◆ **Task instructions**: Give back only the lines from the one with "How far away from" through the last line of the data, exactly as they appear.

◆ **Provided information**:
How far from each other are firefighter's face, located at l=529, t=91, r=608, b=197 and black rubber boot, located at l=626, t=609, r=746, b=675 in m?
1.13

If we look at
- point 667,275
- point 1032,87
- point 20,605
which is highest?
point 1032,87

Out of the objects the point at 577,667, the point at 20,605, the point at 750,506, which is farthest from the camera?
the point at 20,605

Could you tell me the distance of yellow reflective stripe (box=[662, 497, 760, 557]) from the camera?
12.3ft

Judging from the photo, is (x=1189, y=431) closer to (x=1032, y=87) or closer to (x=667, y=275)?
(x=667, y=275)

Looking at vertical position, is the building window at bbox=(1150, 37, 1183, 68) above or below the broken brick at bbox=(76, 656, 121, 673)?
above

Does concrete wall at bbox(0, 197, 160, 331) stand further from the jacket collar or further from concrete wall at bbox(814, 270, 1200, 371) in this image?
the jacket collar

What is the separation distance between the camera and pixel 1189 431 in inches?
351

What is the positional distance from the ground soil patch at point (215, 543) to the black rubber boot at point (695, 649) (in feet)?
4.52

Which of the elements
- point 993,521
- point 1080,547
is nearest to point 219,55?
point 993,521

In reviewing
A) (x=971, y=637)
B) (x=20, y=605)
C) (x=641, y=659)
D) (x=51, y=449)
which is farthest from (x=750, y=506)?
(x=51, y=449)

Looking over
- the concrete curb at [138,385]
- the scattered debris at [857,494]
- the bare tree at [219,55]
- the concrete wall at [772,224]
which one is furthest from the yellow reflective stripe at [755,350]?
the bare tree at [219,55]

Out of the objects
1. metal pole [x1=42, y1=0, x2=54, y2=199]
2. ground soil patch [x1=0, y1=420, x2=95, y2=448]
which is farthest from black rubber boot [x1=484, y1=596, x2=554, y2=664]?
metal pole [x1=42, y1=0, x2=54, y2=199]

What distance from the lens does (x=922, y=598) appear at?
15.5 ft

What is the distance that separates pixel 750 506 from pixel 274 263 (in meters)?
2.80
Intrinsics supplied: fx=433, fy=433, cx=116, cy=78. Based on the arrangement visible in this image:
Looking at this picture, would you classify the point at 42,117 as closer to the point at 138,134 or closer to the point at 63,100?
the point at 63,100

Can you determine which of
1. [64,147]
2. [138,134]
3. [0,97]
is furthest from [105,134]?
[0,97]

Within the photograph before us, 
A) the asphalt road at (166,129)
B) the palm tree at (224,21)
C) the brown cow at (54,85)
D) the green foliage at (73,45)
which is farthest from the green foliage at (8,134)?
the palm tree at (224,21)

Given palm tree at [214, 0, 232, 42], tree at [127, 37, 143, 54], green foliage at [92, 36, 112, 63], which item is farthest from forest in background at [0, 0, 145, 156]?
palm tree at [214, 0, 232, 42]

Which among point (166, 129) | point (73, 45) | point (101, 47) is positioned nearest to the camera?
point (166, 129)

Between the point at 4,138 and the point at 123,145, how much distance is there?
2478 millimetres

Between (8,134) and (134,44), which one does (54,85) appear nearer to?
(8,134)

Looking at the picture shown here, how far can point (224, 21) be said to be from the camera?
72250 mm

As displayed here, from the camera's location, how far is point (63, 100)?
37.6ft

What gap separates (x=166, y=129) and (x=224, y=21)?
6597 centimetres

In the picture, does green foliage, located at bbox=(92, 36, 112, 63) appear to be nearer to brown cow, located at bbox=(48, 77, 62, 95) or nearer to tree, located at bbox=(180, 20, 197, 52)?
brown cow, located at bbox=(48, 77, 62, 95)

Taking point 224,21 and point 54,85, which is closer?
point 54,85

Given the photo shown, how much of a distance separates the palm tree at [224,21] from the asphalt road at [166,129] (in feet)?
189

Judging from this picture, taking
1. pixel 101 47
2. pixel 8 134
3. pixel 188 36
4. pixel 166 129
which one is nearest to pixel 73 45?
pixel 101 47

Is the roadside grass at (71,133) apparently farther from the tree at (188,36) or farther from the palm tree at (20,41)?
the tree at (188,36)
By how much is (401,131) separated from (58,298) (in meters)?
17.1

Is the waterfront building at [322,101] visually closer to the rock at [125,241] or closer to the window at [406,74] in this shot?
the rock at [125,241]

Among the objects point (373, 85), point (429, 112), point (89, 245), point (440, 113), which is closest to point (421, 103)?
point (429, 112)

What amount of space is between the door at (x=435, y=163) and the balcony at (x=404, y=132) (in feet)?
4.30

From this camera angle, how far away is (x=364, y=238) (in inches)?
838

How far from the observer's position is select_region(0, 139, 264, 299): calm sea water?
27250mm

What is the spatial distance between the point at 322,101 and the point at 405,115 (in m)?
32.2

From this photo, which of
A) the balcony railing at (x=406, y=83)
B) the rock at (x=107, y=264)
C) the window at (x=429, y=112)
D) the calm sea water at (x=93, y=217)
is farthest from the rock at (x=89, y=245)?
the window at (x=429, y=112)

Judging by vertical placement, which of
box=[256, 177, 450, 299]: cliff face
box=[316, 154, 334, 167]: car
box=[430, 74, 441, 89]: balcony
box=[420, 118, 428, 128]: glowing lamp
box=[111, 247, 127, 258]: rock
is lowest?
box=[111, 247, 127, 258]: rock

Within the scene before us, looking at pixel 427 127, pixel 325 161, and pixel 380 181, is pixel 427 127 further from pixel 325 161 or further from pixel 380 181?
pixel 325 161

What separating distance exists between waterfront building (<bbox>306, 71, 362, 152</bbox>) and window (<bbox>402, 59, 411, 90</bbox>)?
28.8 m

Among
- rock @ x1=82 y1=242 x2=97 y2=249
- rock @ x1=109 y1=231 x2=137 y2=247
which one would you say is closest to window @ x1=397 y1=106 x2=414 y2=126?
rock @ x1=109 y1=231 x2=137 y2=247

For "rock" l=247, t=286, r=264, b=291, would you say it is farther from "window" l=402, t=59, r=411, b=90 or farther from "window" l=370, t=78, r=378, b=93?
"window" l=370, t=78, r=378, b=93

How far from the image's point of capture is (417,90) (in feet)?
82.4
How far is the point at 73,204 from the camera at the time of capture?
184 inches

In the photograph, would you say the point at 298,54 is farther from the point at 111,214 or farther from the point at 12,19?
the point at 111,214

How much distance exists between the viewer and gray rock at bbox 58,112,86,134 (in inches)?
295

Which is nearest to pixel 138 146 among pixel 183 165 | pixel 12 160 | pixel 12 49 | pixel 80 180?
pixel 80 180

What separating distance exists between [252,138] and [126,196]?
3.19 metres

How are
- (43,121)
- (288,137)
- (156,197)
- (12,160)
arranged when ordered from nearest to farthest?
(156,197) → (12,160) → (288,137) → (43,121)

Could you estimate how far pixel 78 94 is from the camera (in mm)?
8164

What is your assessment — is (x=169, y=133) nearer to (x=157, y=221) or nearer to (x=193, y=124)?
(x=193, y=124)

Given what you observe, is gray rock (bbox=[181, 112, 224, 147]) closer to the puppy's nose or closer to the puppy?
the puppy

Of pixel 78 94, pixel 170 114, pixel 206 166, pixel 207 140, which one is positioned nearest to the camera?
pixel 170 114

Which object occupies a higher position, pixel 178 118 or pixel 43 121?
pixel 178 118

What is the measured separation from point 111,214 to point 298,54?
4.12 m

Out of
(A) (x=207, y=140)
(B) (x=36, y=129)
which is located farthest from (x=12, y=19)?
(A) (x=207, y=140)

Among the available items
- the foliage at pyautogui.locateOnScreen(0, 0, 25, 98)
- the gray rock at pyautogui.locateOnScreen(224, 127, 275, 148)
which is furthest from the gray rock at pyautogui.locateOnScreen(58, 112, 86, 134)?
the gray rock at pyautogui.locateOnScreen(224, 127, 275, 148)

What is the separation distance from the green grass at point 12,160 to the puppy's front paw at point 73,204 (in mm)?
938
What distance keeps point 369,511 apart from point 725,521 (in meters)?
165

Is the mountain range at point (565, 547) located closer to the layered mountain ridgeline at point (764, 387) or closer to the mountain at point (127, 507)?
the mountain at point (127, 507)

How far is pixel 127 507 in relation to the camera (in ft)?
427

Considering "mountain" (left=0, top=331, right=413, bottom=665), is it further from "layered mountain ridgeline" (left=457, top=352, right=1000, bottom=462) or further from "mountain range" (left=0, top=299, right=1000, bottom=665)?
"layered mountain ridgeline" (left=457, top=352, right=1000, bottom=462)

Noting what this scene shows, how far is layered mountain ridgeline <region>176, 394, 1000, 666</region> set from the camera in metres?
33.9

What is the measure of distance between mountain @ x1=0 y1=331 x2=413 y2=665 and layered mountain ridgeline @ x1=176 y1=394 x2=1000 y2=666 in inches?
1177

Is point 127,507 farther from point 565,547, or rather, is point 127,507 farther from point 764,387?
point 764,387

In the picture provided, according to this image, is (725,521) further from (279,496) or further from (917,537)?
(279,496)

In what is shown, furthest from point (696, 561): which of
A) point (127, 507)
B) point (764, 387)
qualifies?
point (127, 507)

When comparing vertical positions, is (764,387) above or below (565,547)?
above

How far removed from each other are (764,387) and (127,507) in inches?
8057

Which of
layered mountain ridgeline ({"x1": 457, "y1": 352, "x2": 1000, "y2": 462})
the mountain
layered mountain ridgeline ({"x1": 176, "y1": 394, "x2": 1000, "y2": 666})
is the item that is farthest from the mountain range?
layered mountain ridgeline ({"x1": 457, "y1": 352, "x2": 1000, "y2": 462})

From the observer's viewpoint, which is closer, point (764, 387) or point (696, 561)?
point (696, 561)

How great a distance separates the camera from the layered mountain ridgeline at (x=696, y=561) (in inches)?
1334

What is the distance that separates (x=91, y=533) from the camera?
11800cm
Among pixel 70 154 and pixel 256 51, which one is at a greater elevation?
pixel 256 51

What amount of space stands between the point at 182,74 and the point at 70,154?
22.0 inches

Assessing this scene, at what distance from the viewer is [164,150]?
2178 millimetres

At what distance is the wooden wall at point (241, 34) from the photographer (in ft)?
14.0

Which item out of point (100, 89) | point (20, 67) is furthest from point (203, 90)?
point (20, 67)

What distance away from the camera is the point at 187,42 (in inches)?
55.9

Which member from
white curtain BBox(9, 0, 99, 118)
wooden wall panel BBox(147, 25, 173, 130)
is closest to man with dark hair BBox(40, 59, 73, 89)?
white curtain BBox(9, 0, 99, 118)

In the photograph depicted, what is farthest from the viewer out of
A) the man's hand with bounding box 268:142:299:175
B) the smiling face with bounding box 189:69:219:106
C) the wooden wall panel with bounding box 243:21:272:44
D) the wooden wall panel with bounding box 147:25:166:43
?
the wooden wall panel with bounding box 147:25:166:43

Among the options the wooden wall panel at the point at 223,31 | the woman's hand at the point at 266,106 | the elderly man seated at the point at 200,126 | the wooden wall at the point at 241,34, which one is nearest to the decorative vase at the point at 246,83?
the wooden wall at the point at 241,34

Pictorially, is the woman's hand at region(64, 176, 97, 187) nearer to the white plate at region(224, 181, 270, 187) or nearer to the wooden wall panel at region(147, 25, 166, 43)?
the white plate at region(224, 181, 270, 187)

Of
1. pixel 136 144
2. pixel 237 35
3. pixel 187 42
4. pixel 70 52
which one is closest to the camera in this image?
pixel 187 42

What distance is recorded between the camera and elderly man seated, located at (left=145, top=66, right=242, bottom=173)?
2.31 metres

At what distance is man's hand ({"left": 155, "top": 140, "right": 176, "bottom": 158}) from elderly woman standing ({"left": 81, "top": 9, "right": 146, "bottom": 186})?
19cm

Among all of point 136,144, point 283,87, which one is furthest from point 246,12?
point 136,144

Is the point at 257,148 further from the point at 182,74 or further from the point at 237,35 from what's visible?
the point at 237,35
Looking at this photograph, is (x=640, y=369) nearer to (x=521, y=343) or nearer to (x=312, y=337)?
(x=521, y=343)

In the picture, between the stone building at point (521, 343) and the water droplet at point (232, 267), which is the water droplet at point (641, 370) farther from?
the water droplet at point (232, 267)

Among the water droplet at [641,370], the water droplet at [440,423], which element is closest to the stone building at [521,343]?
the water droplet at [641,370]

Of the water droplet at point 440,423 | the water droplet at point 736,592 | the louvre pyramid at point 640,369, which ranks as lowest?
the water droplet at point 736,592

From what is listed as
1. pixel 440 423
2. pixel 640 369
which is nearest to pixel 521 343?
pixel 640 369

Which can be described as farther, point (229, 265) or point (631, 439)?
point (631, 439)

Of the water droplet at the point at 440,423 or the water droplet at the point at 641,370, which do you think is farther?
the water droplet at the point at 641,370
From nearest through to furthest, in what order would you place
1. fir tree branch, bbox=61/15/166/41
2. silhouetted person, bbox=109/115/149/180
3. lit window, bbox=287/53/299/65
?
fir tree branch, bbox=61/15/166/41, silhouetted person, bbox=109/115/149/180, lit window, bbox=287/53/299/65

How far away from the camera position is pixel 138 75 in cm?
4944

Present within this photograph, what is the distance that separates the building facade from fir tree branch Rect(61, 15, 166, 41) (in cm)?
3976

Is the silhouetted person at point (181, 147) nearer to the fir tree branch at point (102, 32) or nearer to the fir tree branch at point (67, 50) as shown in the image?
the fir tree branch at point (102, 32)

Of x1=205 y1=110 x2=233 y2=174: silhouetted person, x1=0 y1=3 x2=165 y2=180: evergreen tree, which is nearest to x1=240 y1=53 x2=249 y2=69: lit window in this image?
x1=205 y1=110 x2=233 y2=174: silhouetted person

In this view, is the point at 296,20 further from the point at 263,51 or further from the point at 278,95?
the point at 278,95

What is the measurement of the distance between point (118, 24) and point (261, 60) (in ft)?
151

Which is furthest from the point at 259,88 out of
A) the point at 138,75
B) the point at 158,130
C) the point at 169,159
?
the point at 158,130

◆ **Solution to the problem**:
How far away from the camera position is pixel 138 75 in cm?
4944

Present within this photograph, what is the distance that separates the building facade from fir tree branch Rect(61, 15, 166, 41) (in cm)?
3976

Is the silhouetted person at point (181, 147) nearer to the fir tree branch at point (102, 32) or nearer to the fir tree branch at point (67, 50) as shown in the image?
the fir tree branch at point (102, 32)

Of x1=205 y1=110 x2=233 y2=174: silhouetted person, x1=0 y1=3 x2=165 y2=180: evergreen tree, which is nearest to x1=240 y1=53 x2=249 y2=69: lit window in this image?
x1=205 y1=110 x2=233 y2=174: silhouetted person

In this view, is the point at 296,20 further from the point at 263,51 or further from the point at 278,95?
the point at 278,95

What is the measurement of the distance between point (118, 24) and point (261, 60) (in ft)?
151

Which is furthest from the point at 259,88 out of
A) the point at 138,75
B) the point at 158,130
C) the point at 169,159
?
the point at 158,130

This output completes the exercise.